= Graphotype =

Method of producing printing blocks

Graphotype was a process of autographic engraving by which typographic printing blocks were produced.

==Process==
A block of chalk or some similar material is reduced to a level surface on which a design is drawn with a glutinous ink sufficiently fluid to penetrate into the porous chalk. When the ink is dry, gentle friction is applied to the surface of the block so as gradually to rub away those parts of the chalk which are not indurated by the glutinous ink. The lines of the drawing being thus left in relief, a perfect model of the required printing block is obtained and this model is next hardened by immersion in a bath containing a solution of an alkaline silicate. After this, the block is dried and reproduced by the stereotype or the electrotype process.

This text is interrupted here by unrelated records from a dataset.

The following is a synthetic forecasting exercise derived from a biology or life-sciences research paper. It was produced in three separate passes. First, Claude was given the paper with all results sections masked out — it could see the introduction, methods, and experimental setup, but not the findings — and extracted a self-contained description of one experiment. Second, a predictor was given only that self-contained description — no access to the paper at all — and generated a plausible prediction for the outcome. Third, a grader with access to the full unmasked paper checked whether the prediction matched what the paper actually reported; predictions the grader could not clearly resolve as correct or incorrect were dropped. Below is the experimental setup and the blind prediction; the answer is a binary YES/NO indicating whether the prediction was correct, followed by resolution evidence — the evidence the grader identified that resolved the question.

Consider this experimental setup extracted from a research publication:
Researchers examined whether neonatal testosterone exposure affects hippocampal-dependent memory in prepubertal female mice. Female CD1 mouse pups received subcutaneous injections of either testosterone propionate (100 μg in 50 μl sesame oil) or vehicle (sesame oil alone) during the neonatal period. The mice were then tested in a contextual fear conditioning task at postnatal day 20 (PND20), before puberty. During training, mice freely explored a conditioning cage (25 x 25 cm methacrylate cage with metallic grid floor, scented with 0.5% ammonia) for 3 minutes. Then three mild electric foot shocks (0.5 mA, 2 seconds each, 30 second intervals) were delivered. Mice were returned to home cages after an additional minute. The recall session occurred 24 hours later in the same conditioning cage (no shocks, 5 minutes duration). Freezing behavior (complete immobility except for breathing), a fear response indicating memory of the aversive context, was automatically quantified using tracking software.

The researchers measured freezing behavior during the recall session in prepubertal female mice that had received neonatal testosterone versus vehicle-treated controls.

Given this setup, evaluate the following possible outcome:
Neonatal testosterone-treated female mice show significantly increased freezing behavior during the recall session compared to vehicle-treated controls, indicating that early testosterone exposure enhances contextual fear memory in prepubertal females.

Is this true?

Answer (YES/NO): NO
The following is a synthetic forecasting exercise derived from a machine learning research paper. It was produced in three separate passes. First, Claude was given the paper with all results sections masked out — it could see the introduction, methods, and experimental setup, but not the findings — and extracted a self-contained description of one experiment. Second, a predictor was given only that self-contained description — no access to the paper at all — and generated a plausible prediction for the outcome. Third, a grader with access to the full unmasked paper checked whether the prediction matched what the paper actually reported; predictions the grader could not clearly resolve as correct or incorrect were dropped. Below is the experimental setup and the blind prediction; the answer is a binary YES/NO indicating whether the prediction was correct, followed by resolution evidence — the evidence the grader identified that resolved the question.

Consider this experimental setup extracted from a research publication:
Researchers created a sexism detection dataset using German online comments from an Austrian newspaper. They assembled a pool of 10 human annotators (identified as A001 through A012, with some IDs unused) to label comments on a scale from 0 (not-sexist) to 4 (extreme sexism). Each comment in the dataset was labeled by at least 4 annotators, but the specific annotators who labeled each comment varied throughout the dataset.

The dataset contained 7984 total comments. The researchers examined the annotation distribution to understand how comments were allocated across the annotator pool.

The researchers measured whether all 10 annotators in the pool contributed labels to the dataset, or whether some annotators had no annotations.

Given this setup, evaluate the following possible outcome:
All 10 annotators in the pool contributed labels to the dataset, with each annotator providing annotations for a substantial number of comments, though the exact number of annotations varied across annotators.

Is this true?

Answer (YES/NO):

This method of typographic engraving was brought to a practical form and patented in 1860 by an American wood engraver, Mr. de Witt Clinton Hitchcock. The first step in his process is to reduce French chalk or talc to an extremely fine state of division by repeated grindings, elutriations, and siftings. After this is complete, a layer of the material (over an eighth of an inch in thickness) is forced down upon and made to adhere to a thick zinc plate, the necessary pressure being obtained by means of a hydraulic press, the platen of which is faced with a polished steel plate, so as to communicate a good surface to the layer of compressed French chalk. The device is now drawn reversed on the prepared block with an ink consisting of a weak solution of glue colored by lamp black or some other pigment. In drawing on the prepared block, care must be taken not to damage the somewhat tender surface of the compressed chalk and the safest instrument with which to apply the glutinous ink is a fine sable brush, but an ordinary pen may be employed if the operation of drawing is performed with caution. A pad of silk velvet or a fitch brush may be used for rubbing the block so as to leave the lines in relief, and it is quite sufficient to continue the friction until a depth equal to the thickness of an ordinary playing card is produced, the spaces corresponding to any extended whites of the engraving being then cut out by means of a tool. A 10% solution of sodium silicate may be used for hardening the block and, when dry, nothing remains but to take a mould from it and to reproduce it in metal.